OBJECTIVE =>
Pull out every line below that contains the word "these".

ENTRIES =>
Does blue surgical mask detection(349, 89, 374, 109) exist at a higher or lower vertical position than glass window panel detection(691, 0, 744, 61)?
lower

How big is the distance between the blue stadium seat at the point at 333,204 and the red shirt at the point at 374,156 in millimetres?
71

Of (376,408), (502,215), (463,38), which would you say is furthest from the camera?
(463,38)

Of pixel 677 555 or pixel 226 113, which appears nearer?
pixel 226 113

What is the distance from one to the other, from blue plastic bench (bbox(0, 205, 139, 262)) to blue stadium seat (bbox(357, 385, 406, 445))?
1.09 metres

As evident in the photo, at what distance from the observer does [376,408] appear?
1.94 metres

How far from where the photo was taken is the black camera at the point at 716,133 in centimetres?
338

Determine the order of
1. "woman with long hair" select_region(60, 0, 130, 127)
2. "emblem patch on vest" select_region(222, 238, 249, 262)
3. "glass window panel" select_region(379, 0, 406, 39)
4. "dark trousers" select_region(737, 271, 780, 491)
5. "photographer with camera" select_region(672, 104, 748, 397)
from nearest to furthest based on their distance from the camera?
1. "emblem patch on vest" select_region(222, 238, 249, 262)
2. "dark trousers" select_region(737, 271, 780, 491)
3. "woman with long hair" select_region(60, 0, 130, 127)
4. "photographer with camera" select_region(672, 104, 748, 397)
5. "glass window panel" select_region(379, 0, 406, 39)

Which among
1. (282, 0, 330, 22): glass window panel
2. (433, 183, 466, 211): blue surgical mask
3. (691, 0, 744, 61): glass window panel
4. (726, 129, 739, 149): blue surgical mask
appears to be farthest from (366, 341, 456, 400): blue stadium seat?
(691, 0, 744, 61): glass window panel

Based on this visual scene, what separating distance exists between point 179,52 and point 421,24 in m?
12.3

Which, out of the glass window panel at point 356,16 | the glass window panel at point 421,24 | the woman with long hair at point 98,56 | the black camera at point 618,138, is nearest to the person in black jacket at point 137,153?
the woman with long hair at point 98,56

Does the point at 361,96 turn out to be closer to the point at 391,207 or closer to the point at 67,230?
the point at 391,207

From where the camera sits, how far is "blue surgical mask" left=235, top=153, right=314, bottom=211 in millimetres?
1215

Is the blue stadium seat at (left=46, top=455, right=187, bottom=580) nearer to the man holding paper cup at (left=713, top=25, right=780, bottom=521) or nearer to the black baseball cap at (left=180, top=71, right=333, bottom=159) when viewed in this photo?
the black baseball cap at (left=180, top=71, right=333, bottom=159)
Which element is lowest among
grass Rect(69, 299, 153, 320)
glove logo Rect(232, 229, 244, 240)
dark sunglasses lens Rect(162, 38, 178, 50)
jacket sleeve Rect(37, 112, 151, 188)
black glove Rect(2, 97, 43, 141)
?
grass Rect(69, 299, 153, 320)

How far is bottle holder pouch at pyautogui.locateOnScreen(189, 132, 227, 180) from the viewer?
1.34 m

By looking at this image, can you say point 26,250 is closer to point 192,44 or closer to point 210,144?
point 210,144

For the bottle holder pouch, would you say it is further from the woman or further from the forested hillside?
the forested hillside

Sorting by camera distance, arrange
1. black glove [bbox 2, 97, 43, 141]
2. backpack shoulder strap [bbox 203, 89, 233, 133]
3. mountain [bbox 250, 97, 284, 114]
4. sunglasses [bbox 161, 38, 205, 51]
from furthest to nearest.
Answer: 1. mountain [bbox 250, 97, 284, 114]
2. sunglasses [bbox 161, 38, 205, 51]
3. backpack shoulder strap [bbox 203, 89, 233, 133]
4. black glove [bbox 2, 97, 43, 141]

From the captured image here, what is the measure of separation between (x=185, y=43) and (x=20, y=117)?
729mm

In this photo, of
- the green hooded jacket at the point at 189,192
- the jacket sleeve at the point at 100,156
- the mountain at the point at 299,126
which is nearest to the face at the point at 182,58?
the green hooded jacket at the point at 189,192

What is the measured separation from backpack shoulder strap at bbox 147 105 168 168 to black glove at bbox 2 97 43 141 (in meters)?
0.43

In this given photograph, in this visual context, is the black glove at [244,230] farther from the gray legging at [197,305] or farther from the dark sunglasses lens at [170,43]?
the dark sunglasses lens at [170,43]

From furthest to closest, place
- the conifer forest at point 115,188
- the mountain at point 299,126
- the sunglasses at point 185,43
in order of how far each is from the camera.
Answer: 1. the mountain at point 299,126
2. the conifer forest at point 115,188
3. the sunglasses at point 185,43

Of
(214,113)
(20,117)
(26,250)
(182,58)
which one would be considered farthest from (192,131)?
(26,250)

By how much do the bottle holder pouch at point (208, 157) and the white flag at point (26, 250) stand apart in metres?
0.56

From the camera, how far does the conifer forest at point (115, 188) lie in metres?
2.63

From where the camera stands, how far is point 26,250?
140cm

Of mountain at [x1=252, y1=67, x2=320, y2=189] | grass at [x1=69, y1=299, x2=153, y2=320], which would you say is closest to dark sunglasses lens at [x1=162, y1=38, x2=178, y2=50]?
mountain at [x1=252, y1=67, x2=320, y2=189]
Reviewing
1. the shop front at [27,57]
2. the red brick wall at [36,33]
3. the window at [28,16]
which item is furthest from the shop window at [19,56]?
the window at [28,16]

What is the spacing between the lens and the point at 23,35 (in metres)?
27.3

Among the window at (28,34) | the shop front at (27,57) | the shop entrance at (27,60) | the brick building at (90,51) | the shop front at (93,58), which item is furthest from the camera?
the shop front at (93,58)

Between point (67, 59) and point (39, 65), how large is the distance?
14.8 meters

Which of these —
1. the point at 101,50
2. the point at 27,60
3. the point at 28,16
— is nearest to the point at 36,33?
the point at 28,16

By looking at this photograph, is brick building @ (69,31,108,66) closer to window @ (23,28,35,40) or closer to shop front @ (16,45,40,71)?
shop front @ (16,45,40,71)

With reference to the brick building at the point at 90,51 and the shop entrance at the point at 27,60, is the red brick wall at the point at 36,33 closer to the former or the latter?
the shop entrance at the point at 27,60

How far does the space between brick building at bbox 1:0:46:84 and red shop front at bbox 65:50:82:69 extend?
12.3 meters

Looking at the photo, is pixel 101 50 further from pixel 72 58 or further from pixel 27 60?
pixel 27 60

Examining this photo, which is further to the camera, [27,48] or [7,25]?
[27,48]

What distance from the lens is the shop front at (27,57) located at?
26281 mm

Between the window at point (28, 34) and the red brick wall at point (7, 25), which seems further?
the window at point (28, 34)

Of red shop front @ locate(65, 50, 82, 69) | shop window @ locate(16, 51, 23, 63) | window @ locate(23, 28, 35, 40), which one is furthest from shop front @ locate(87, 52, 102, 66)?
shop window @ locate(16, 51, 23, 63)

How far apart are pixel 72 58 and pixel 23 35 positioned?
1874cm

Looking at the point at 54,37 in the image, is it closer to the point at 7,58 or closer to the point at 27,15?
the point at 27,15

* * *

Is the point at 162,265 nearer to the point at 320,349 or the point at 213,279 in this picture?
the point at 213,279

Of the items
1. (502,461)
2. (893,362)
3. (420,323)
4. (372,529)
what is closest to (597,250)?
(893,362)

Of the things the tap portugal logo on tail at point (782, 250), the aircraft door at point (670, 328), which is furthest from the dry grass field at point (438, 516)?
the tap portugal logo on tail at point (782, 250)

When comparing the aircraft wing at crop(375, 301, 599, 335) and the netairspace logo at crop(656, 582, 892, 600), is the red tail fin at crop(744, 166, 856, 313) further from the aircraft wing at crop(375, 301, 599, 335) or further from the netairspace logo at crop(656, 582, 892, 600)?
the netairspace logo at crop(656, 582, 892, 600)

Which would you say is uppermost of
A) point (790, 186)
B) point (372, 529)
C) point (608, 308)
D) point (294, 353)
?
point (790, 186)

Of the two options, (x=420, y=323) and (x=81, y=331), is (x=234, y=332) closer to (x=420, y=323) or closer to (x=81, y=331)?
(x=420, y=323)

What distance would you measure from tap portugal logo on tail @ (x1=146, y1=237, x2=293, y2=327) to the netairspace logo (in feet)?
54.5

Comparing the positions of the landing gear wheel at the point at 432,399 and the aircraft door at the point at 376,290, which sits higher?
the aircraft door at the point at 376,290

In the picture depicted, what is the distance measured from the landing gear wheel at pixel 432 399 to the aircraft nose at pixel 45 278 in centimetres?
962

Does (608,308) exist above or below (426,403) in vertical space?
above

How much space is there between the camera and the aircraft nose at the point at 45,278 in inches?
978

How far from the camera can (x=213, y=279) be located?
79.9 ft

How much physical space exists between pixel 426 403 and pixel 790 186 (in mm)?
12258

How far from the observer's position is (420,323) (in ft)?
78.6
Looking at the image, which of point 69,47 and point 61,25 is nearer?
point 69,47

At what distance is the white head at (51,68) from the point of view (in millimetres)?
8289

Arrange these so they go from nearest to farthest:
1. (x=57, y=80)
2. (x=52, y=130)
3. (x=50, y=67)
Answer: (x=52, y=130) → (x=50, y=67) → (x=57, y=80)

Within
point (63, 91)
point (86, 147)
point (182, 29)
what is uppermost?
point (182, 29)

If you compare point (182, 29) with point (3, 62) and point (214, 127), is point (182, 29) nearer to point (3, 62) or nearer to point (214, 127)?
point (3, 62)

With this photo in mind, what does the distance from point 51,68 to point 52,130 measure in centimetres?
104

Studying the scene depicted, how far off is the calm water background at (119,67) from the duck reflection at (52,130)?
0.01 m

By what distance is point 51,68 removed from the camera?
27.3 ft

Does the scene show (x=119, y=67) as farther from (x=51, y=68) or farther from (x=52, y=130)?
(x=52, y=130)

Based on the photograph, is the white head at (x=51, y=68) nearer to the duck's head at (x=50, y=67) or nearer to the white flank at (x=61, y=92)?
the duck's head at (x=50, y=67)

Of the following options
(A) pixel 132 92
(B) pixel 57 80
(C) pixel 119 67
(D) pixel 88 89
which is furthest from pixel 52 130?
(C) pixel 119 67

==

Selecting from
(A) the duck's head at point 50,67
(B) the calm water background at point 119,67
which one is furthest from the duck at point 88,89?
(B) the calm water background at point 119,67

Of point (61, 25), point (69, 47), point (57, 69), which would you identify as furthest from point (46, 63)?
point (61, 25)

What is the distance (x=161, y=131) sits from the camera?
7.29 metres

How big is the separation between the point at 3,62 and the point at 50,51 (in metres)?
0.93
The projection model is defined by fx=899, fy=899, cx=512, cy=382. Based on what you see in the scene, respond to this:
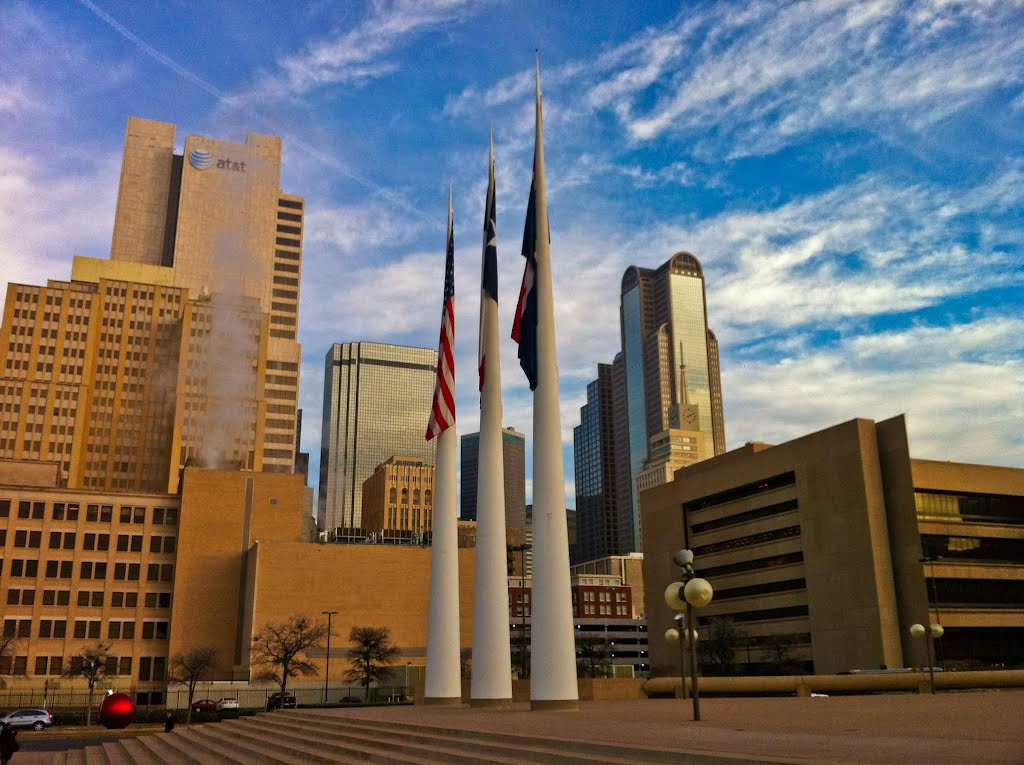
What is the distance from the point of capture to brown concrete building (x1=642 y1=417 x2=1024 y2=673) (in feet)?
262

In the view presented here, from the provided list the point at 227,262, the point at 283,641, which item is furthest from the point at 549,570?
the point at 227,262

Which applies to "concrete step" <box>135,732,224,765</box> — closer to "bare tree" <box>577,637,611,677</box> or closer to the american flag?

REPLY =>
Which of these —
Arrange these so they go from nearest to farthest:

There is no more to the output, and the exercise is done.